#### Work order
Repeat the listing below line by line, exactly, leaving its pictures behind.

#### Data provided
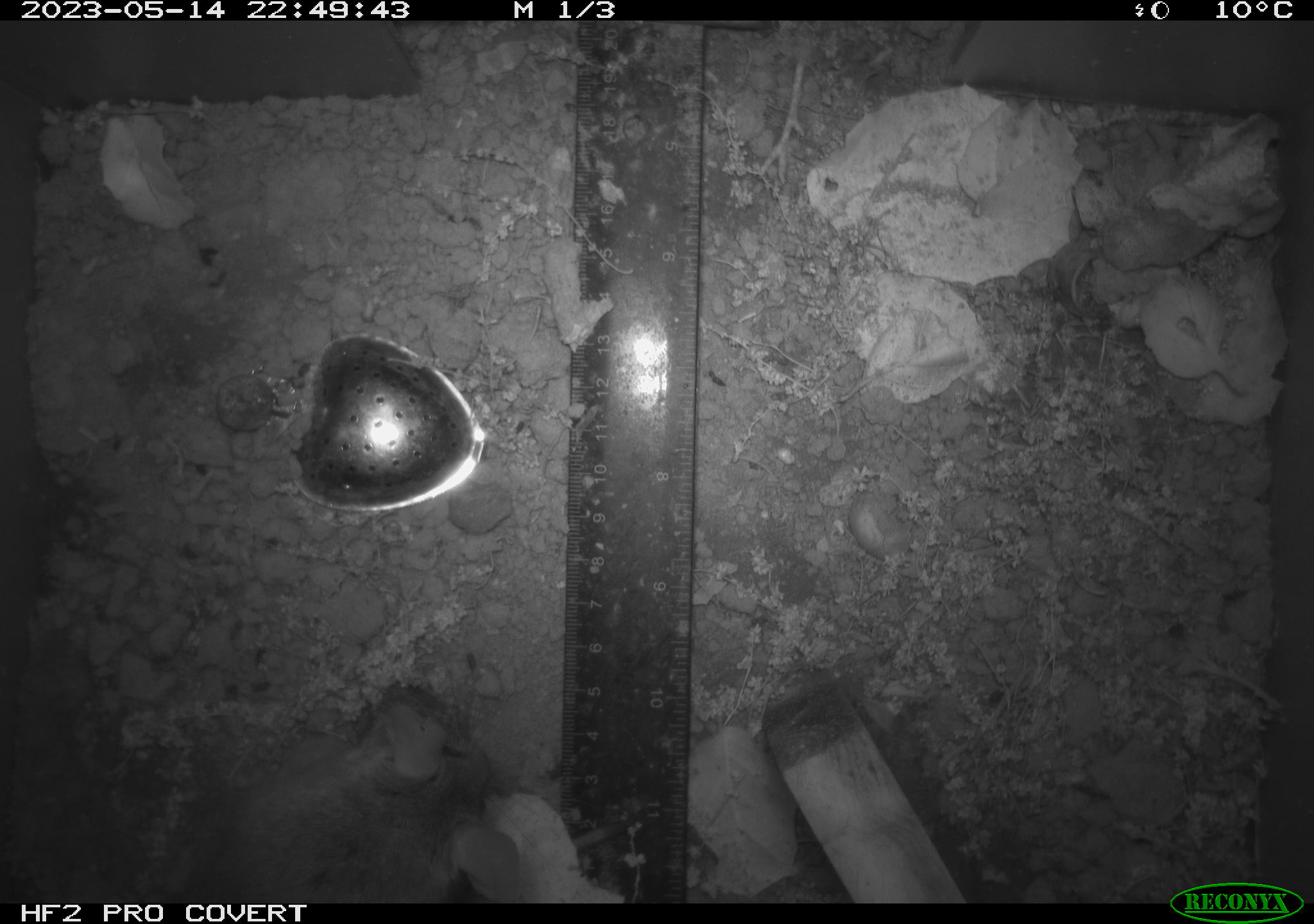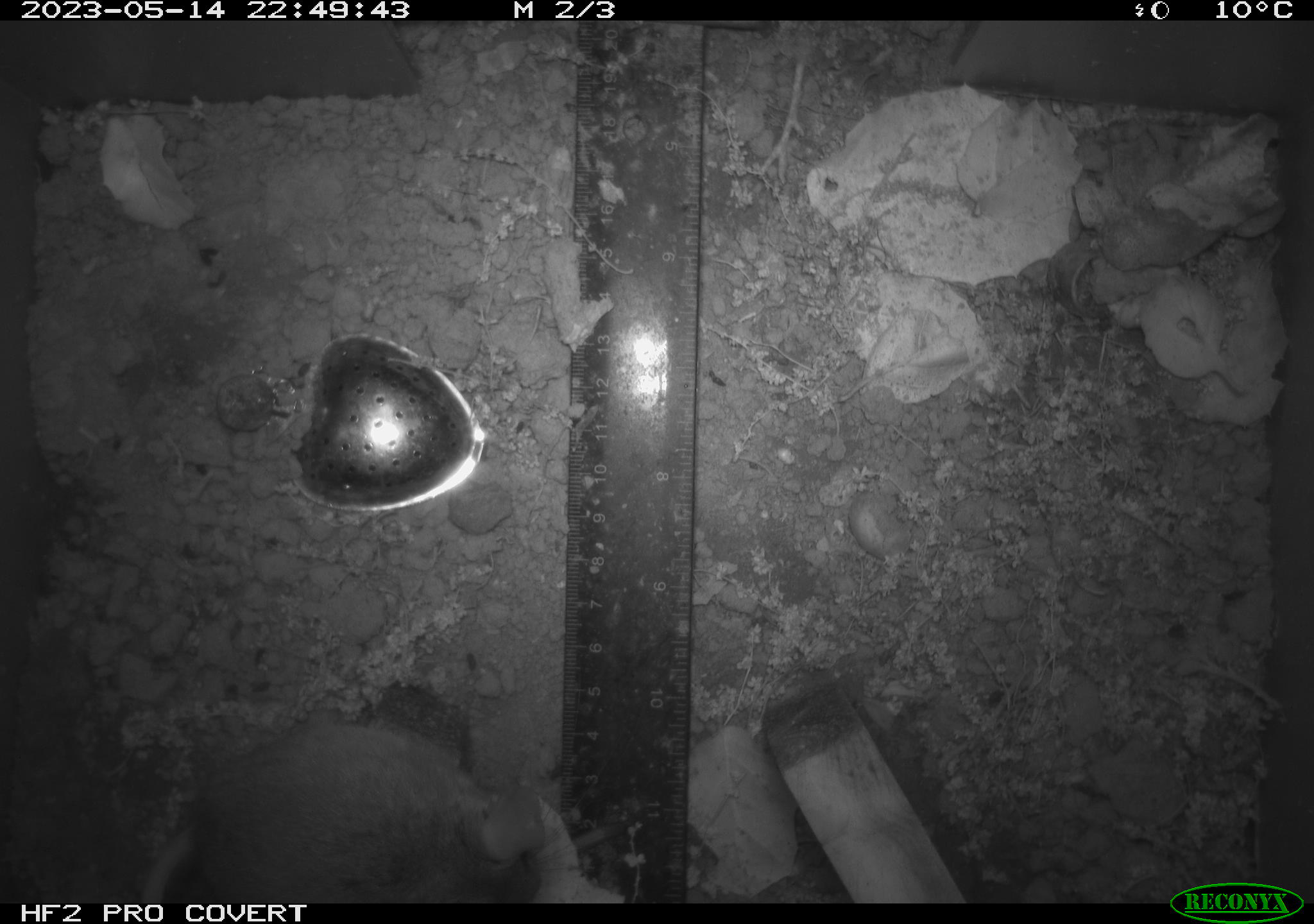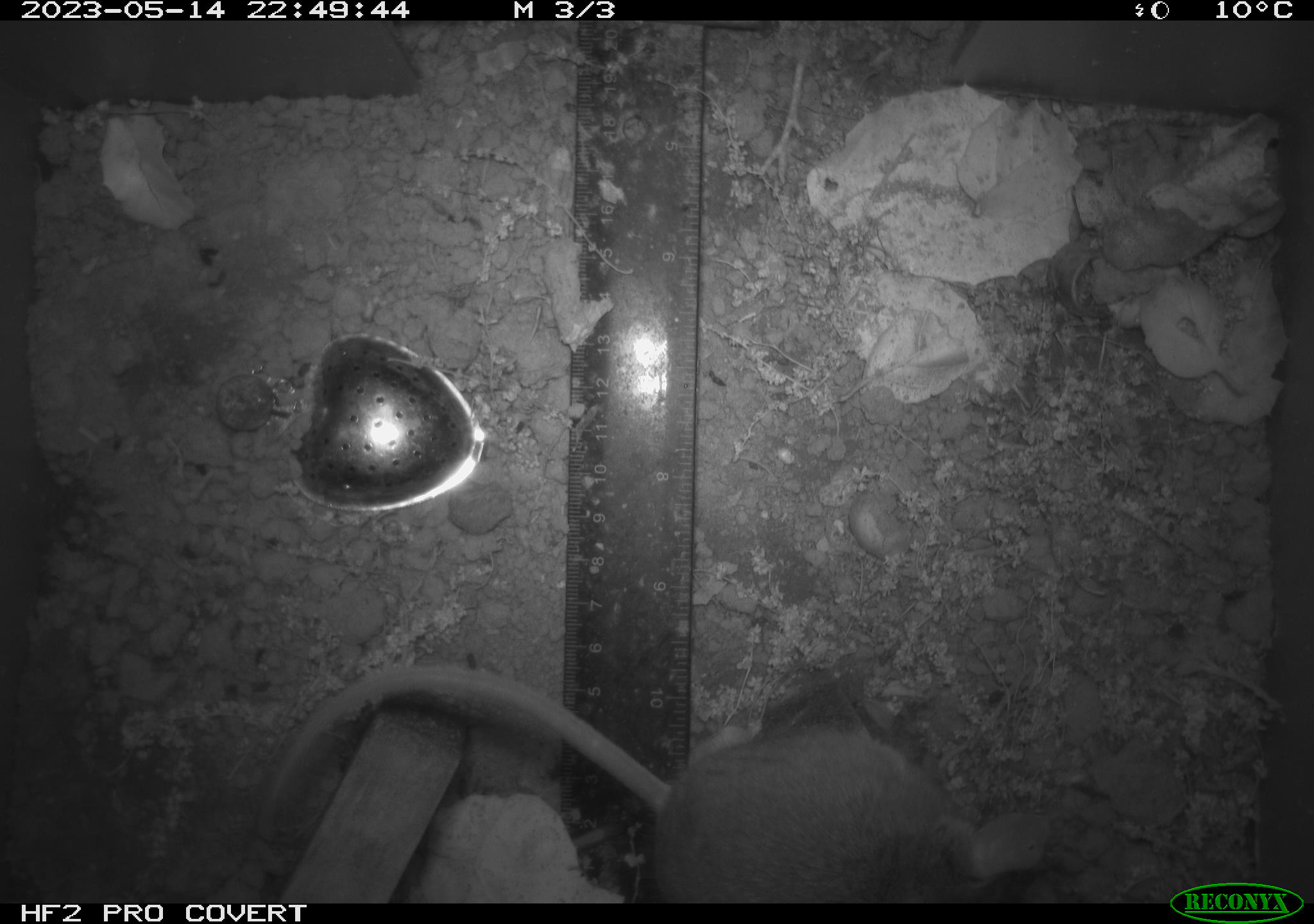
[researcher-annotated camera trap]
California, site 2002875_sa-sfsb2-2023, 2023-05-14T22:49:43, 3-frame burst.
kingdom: Animalia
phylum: Chordata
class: Mammalia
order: Rodentia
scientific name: Rodentia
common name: mouse species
Mouse species (Rodentia).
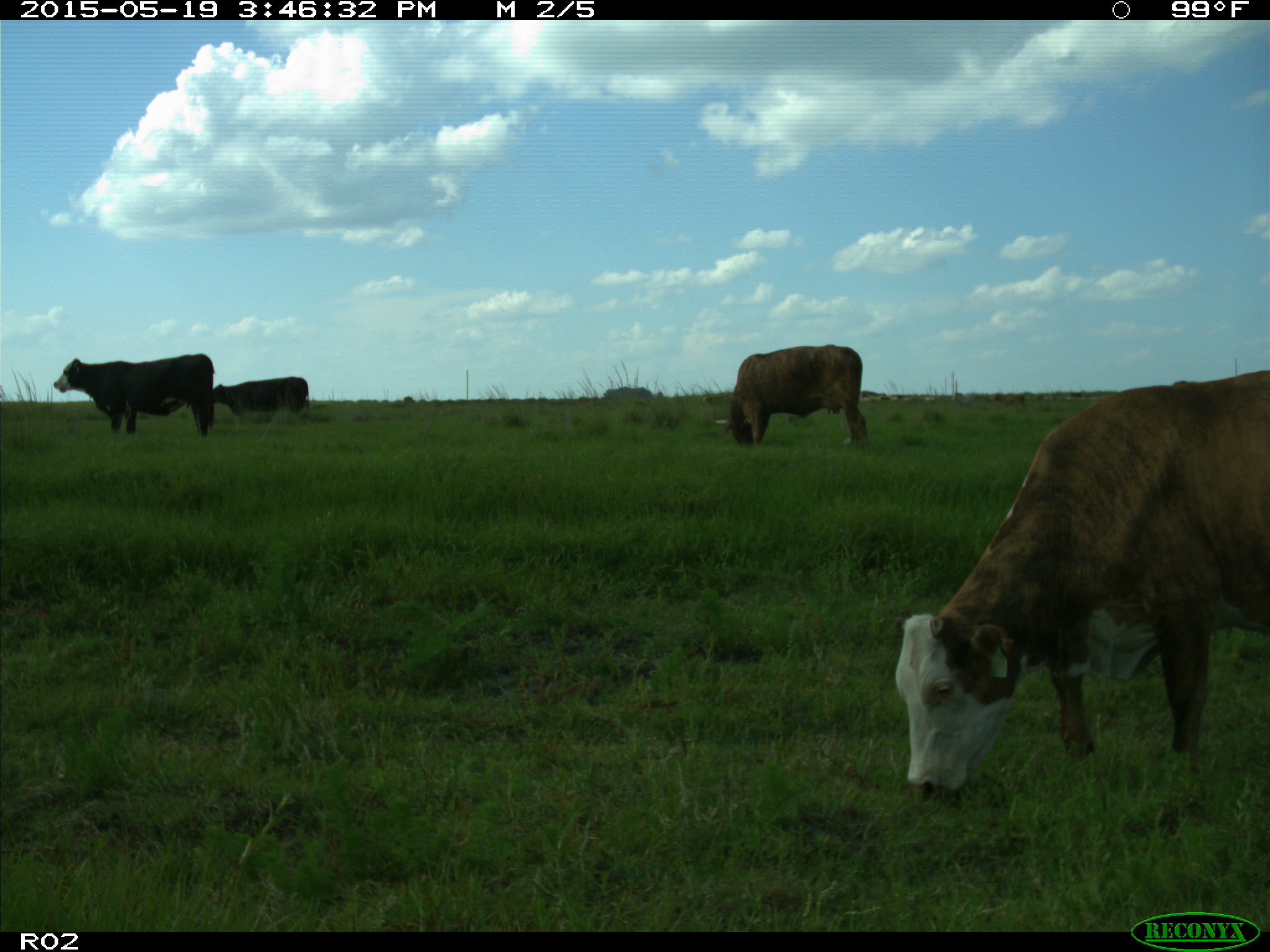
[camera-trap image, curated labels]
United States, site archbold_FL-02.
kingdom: Animalia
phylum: Chordata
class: Mammalia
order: Artiodactyla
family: Bovidae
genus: Bos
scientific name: Bos taurus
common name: domestic cow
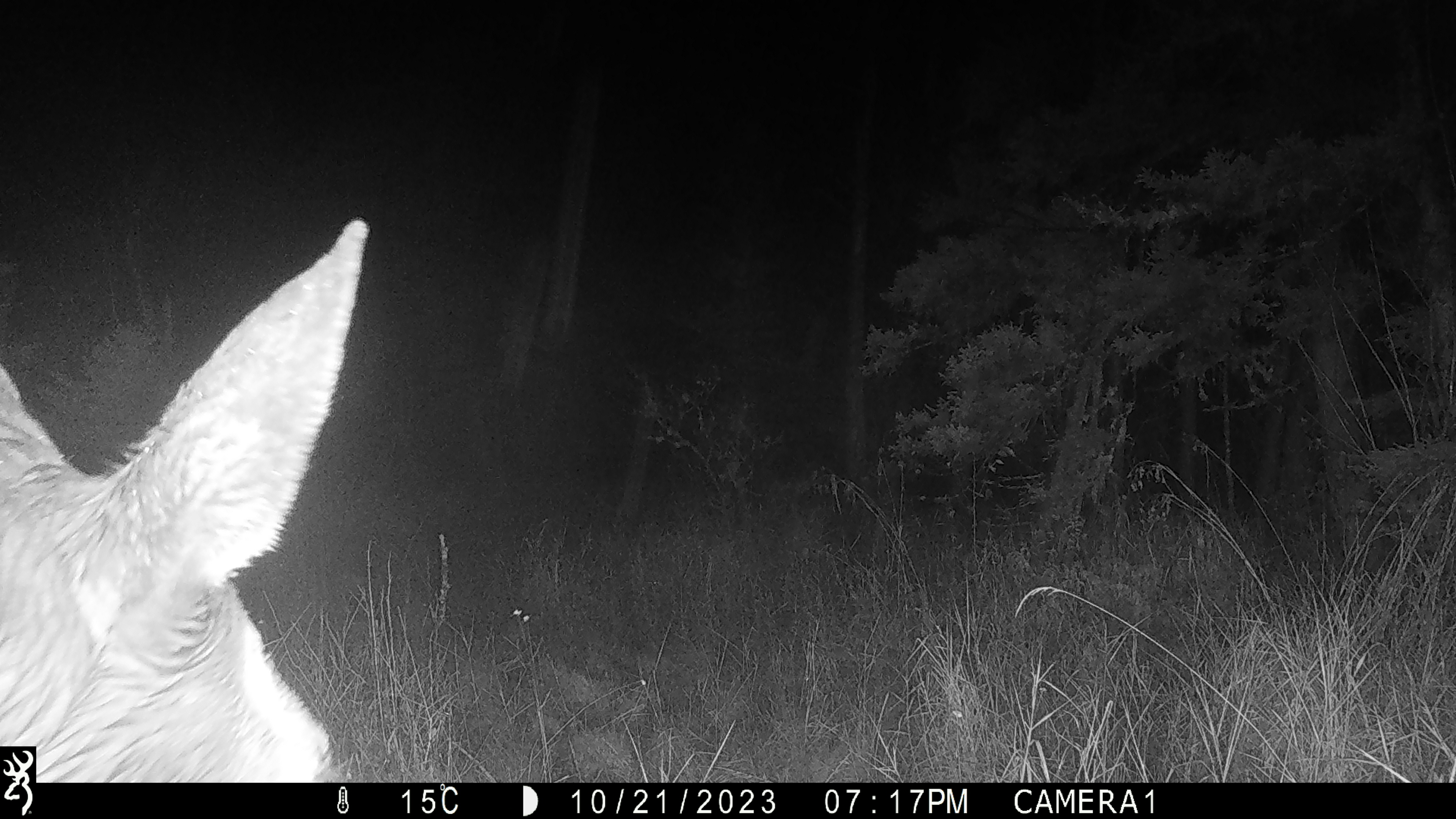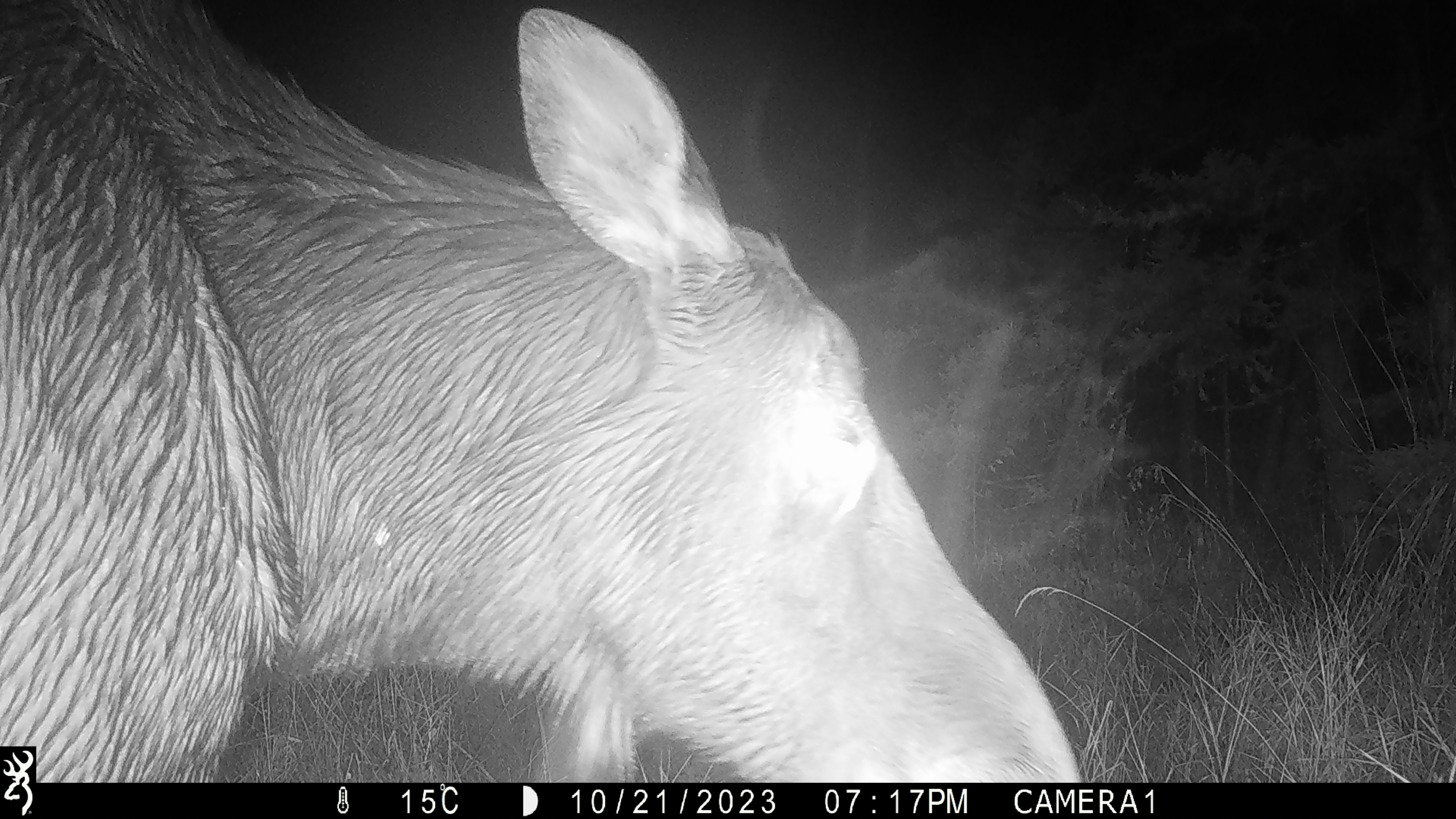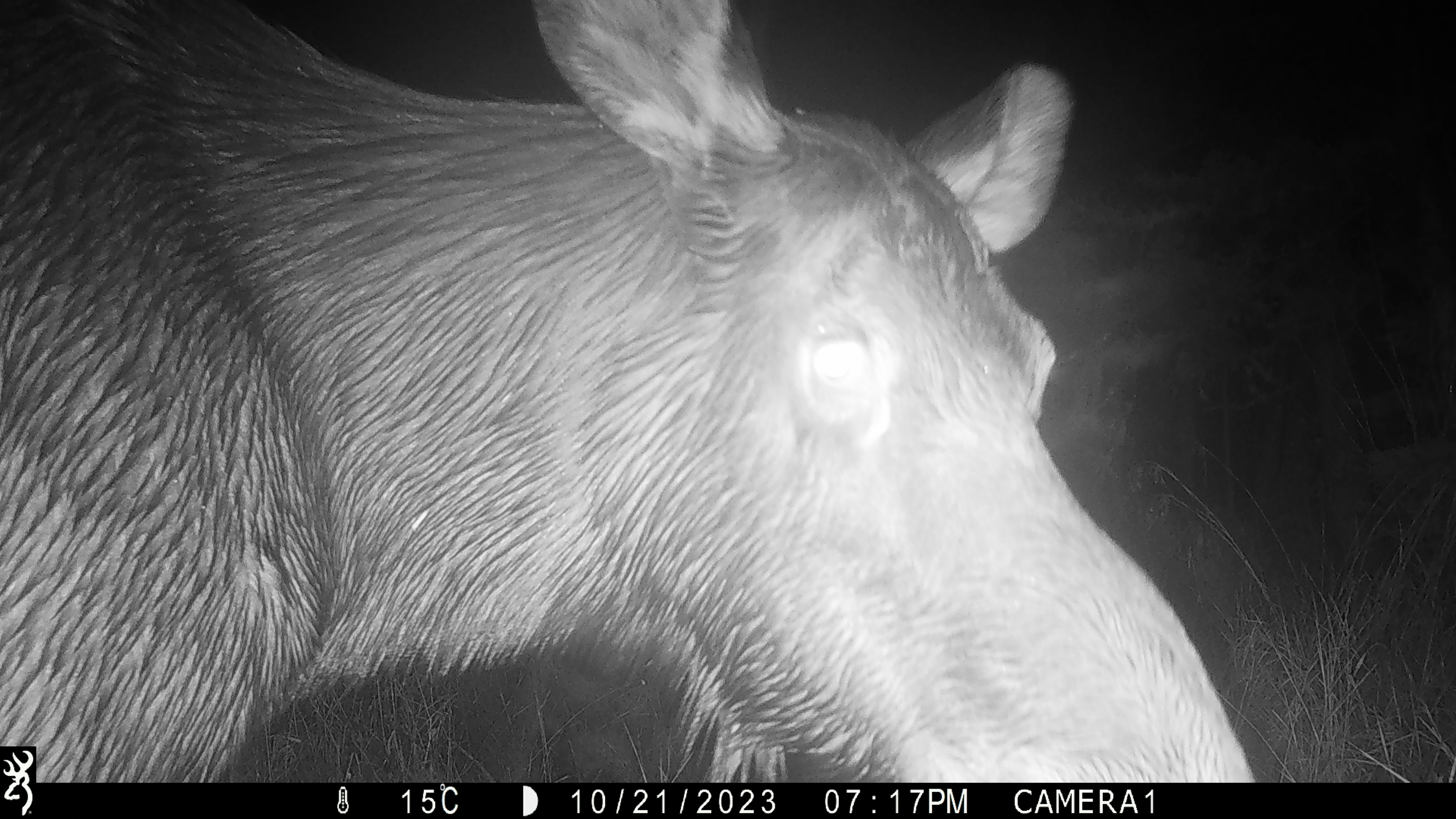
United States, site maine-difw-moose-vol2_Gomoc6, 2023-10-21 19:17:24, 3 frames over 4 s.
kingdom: Animalia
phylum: Chordata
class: Mammalia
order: Artiodactyla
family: Cervidae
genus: Alces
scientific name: Alces alces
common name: moose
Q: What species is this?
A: Moose (Alces alces).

#### Written reply
[researcher-annotated camera trap]
California, site 2002875_sa-sfsb2-2023, 2023-05-14T22:49:43, 3-frame burst.
kingdom: Animalia
phylum: Chordata
class: Mammalia
order: Rodentia
scientific name: Rodentia
common name: mouse species
Mouse species (Rodentia).
[camera-trap image, curated labels]
United States, site archbold_FL-02.
kingdom: Animalia
phylum: Chordata
class: Mammalia
order: Artiodactyla
family: Bovidae
genus: Bos
scientific name: Bos taurus
common name: domestic cow
United States, site maine-difw-moose-vol2_Gomoc6, 2023-10-21 19:17:24, 3 frames over 4 s.
kingdom: Animalia
phylum: Chordata
class: Mammalia
order: Artiodactyla
family: Cervidae
genus: Alces
scientific name: Alces alces
common name: moose
Q: What species is this?
A: Moose (Alces alces).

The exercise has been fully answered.